In the entries below, lay out each line from the line with "Is vertical railing" up to and including the line with "8.94 metres" as a Markdown table with the columns Row and Text. Leave out blank lines.

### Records
.....

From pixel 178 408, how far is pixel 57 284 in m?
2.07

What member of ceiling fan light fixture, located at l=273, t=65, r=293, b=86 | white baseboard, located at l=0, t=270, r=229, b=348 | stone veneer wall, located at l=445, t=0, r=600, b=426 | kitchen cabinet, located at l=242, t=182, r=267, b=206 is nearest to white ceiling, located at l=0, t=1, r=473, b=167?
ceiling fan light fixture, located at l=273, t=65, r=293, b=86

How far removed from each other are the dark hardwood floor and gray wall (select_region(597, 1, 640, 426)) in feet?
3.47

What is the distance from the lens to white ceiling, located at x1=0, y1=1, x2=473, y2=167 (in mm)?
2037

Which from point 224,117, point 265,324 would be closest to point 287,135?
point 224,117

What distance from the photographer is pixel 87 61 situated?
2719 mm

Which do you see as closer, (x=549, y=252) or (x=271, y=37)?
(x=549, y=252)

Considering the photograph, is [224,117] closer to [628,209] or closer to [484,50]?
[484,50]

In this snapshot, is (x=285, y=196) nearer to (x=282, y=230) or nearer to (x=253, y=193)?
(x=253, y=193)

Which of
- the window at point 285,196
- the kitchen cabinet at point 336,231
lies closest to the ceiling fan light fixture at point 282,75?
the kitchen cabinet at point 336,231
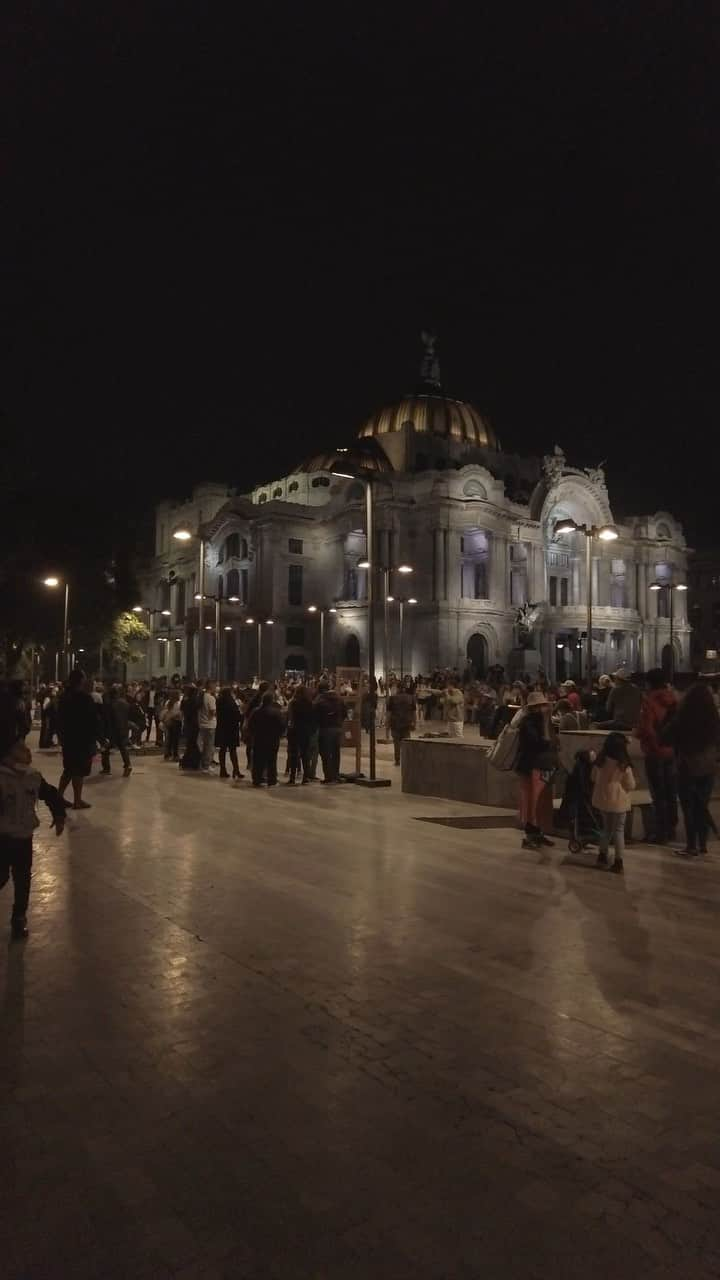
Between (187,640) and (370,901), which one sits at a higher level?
(187,640)

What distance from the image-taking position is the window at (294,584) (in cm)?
6538

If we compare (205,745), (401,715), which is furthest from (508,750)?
(401,715)

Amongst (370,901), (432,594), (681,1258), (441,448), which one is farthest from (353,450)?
(681,1258)

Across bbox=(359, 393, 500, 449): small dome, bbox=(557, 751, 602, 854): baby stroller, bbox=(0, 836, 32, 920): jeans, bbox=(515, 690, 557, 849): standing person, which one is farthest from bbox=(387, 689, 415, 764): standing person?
bbox=(359, 393, 500, 449): small dome

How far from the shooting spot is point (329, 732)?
16391mm

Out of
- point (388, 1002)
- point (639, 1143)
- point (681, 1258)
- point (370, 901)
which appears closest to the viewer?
point (681, 1258)

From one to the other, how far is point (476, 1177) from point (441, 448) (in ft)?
231

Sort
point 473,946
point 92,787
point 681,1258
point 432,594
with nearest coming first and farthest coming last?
point 681,1258 < point 473,946 < point 92,787 < point 432,594

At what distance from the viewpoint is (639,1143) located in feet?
11.6

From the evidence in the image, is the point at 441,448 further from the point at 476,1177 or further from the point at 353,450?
the point at 476,1177

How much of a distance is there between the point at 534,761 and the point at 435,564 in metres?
51.0

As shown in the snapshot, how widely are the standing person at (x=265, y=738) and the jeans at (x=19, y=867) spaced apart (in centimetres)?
873

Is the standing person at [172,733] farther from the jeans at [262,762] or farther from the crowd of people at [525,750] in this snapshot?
the jeans at [262,762]

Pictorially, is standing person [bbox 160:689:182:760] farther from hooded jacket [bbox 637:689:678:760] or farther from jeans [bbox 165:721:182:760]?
hooded jacket [bbox 637:689:678:760]
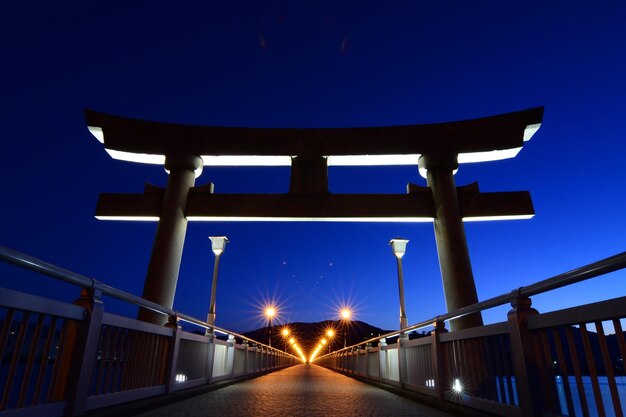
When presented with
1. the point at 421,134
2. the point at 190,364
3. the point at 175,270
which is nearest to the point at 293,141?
the point at 421,134

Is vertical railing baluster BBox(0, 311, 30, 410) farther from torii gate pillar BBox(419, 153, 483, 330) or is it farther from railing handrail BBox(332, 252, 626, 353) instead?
torii gate pillar BBox(419, 153, 483, 330)

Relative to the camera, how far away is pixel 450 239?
8.94 metres

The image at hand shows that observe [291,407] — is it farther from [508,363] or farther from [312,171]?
[312,171]

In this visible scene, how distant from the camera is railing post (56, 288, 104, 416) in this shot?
315cm

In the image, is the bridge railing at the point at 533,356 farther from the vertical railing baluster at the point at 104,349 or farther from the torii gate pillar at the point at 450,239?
the vertical railing baluster at the point at 104,349

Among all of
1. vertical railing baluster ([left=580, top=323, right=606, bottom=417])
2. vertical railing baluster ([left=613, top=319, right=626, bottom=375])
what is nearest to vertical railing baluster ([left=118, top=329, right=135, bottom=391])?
vertical railing baluster ([left=580, top=323, right=606, bottom=417])

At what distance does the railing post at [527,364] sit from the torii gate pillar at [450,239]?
5.03m

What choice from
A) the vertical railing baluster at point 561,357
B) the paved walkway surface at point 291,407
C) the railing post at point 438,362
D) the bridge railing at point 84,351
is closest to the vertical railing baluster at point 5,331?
the bridge railing at point 84,351

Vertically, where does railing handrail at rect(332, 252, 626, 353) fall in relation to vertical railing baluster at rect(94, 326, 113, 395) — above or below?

.....

### TASK RESULT
| Row | Text |
|---|---|
| 1 | Is vertical railing baluster BBox(0, 311, 30, 410) farther from torii gate pillar BBox(419, 153, 483, 330) or is it farther from railing handrail BBox(332, 252, 626, 353) instead? |
| 2 | torii gate pillar BBox(419, 153, 483, 330) |
| 3 | Relative to the camera, how far away is pixel 450 239? |
| 4 | 8.94 metres |